Esposito Pamela 4
Research Summary
AI-generated summary
Kymera (KYMR) Director Pamela Esposito Exercises Options, Sells Shares
What Happened
Pamela Esposito, a director of Kymera Therapeutics (KYMR), exercised stock options and sold shares on March 20, 2026. She acquired 2,500 shares by exercising options at $49.10 per share (cost = $122,750). On the same day she sold a total of 2,500 shares in the open market for aggregate proceeds of approximately $197,877 (three sale lots). The filing also shows a disposition of 2,500 shares at $0.00 associated with an option exercise (see context below). The sales were executed under a pre-established Rule 10b5-1 trading plan.
Key Details
- Transaction date: March 20, 2026. Transaction codes: M = option exercise, S = open-market sale.
- Option exercise (acquired): 2,500 shares @ $49.10 — total cost $122,750.
- Option-related disposition (reported at $0.00): 2,500 shares (likely net share settlement/withholding).
- Open-market sales (total 2,500 shares, proceeds ≈ $197,877):
- 700 shares, weighted avg $77.71 (sales prices ranged $77.46–$77.98) — proceeds $54,398.
- 600 shares, weighted avg $79.24 (range $78.70–$79.63) — proceeds $47,546.
- 1,200 shares, weighted avg $79.94 (range $79.73–$80.27) — proceeds $95,933.
- Footnotes: Trades were effected under a Rule 10b5-1 plan (Sept 17, 2025). The option shares were fully vested and exercisable. The filing provides weighted-average sale prices and commits to disclose per-share breakdown upon request.
- Shares owned after the transactions: not specified in this Form 4.

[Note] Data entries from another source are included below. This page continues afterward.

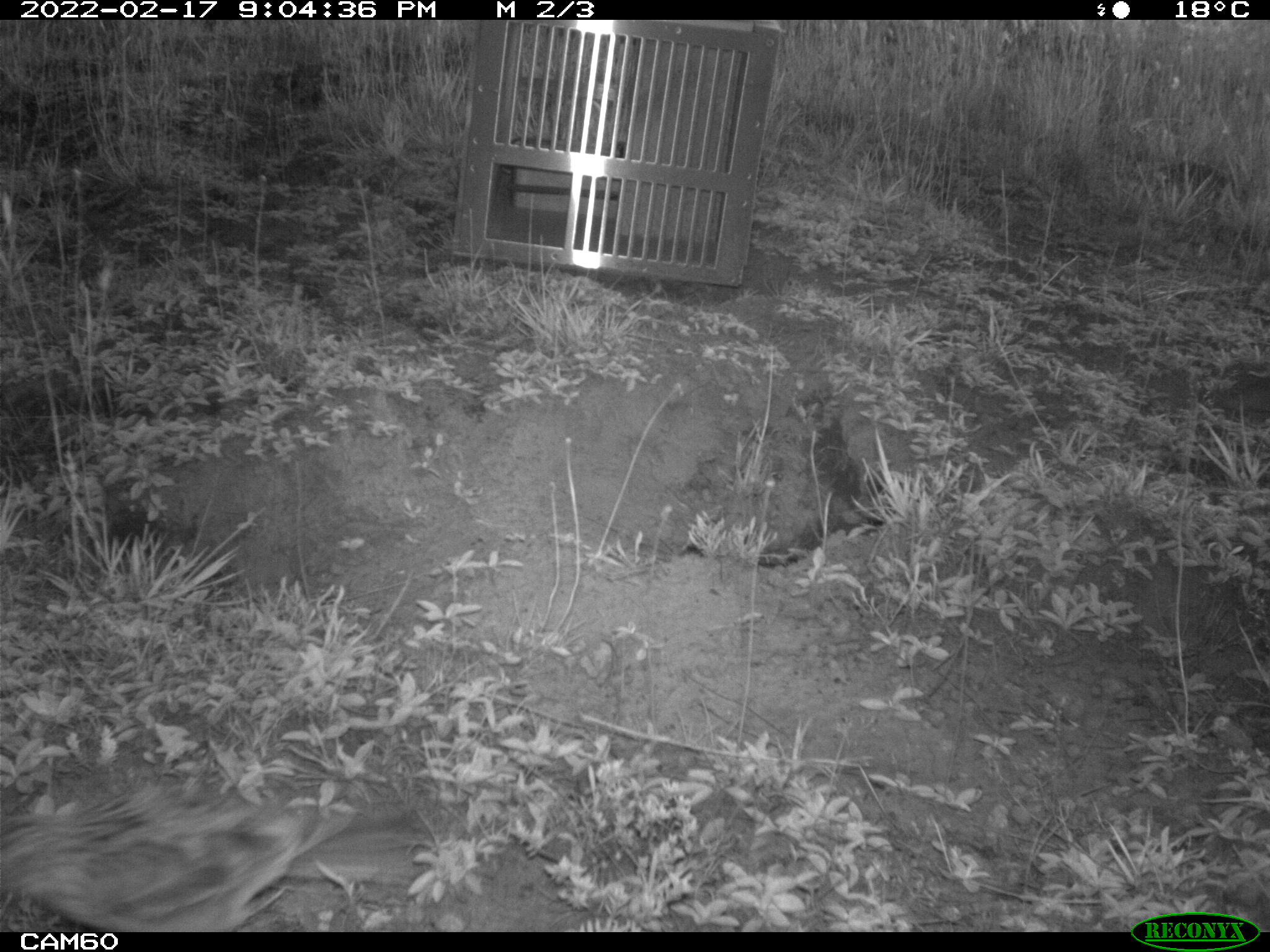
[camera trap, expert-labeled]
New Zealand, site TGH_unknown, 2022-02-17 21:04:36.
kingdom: Animalia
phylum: Chordata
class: Aves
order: Passeriformes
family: Motacillidae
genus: Anthus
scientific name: Anthus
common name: pipit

- Filing timeliness: report filed March 20, 2026 (same-day reporting; not indicated as late).
Context
- Code M indicates option exercise. The $0.00 disposition commonly reflects shares withheld or surrendered to cover taxes or exercise obligations (a net settlement), not a market sale. Separately, the reported open-market sales were planned under a 10b5-1 program, which is a pre-arranged trading plan that can limit the informational value of the sales as a signal.
- For retail investors: exercises show the insider converted options into stock (and may retain or sell some shares); sales under a 10b5-1 plan are often routine. This filing records a mix of exercise and sales, with net cash received from market sales exceeding the cash paid to exercise the reported lot.